Para romper, una vez más, las líneas de la base rectangular el camino se ha dispuesto en planta curva, de modo que nos facilite habilitar un borde de camino que va de menos a más y que nos dará el espacio suficiente para ubicar vehículos y figuras. Como el resto del suelo el camino se ha modelado con masilla Das Pronto, la cual a mi juicio constituye el mejor producto para trabajar el sustrato de cualquier ambientación. Es muy versátil y trabajada al agua y con cola blanca diluida permite configurar todo tipo de relieves, ajustándose muy bien en el caso de necesitar utilizar rellenos con los que crear volúmenes diferenciados. La adición de arenas de diferentes grosores y algunas piedrecillas ha servido para darle una textura idónea y bastante realista, teniendo que modelar los surcos dejados por las ruedas de los vehículos, soldados y las acumulaciones de barro y pequeños charcos que se trabajarán en una fase posterior.
Las huellas en el barro, la nieve sucia, el hielo y los charcos de deshielo con fango son elementos que en una escena de este tipo cobran una gran importancia. A priori puedieran parecer detalles no muy relevantes pero junto al resto de elementos tienen un efecto sinérgico que enriquece enormemente la composición ante un observador atento.

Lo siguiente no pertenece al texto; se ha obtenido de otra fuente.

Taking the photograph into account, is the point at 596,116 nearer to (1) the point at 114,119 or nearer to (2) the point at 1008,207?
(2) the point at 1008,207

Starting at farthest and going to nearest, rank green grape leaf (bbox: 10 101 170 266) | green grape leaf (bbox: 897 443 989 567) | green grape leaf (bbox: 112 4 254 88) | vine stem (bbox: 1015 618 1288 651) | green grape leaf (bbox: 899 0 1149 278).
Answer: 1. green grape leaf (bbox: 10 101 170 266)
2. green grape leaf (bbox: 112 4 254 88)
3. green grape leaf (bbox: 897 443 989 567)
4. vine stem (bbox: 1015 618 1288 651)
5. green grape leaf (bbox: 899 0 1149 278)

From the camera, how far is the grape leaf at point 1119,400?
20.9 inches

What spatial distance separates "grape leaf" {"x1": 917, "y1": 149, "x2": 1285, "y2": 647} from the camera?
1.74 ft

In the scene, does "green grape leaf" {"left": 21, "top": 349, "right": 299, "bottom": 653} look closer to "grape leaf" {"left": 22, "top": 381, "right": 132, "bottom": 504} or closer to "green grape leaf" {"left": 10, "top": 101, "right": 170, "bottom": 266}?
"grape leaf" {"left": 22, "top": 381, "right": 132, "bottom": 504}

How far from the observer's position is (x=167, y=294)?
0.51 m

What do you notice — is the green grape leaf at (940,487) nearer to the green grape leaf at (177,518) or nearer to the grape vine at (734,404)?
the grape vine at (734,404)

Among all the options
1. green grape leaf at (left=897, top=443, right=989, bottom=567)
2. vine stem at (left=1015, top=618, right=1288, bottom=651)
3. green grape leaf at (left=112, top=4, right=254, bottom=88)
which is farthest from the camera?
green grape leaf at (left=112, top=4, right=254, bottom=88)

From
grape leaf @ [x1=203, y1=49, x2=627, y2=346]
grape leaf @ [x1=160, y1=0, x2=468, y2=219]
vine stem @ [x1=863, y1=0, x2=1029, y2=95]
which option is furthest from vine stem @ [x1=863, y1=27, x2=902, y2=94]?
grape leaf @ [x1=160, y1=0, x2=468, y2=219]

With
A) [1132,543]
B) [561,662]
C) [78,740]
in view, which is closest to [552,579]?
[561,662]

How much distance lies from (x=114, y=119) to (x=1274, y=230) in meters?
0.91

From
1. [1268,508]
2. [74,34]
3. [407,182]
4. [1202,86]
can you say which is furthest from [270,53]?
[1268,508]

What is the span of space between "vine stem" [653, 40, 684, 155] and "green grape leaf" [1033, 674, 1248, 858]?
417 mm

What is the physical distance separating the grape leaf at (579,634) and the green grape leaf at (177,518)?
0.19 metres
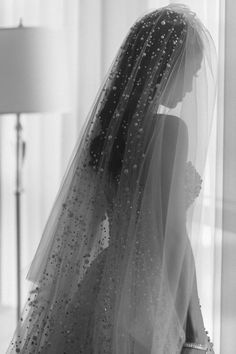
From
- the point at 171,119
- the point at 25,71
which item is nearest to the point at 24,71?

Si no están se añora su existencia, falta algo, y si están puede que incluso pasen parcialmente desapercibidos. Todo depende del efecto que queramos comunicar. El reto de conseguir su buena reproducción a escala parte de la observación de la realidad (al natural, en fotos o ambas) y en depurar nuestra técnica conociendo bien cómo responden los materiales que utilizamos ante la posibilidad de querer representar diferentes efectos.
La presencia de variedad de figuras haciendo cosas diferentes, algunas de ellas cruzando el camino, las huellas de los vehículos y la disposición de éstos en la cuneta transmiten la fuerte sensación de dinamismo a la que me refería hace un momento. Está claro que estas unidades están de paso y la distribución espacial que ocupan en el momento de "la foto" hace entrar en juego la idea de provisionalidad, improvisación y sucesión de cambios efímeros en el devenir de nuestros personajes. La presencia de la cocina de campaña refuerza aún más esa sensación de precariedad, penuria y desarraigo, recordando que lo que mueve el rodillo bélico son personas, seres humanos que sienten y padecen. El pequeño tractor kettenkrad, vieja referencia de Tamiya, que viene a recoger el rancho para luego distribuirlo por la tropa dispara nuestra imaginación sobre el paisaje que no vemos, ese que está más allá del diorama físico. El pastor alemán que juguetea (llevaba años en el cajón y no terminaba nunca de encontrarle un lugar relevante) refleja el lado más humano, la distracción y la nobleza.
El viejo Krupp Protze, también de Tamiya, ha sido sometido a una intensa remodelación y detallado. Sin duda, la lona que porta, que incluye algún que otro parche como remiendo y con restos de nieve polvo, nos vienen a recordar nuevamente las ventiscas, la dureza de la meteorología y la necesidad de cobijo. Reproducir el desgaste del camuflaje invernal sobre el gris alemán original ha sido una tarea muy placentera, sobre todo cuando el resultado final es tan satisfactorio.

Por último, la transición entre el camino, prácticamente carente de nieve, y las cunetas debe hacerse con cuidado y sentido común. El tratamiento dado a la zona donde están ubicados los vehículos y que sufre el trasiego de los soldados será diferente a por ejemplo el área que linda con el muro lateral de la ruina, la cual muestra nieve acumulada que no ha sufrido prácticamente ningún tipo de alteración.